(Given problem) Convert the rows below into a Markdown table with two columns, No. and Line. Number each line in No. and leave out blank lines.

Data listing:
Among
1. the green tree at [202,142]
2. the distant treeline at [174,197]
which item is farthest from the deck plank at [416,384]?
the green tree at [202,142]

(Written solution)
| No. | Line |
|---|---|
| 1 | Among |
| 2 | 1. the green tree at [202,142] |
| 3 | 2. the distant treeline at [174,197] |
| 4 | which item is farthest from the deck plank at [416,384]? |
| 5 | the green tree at [202,142] |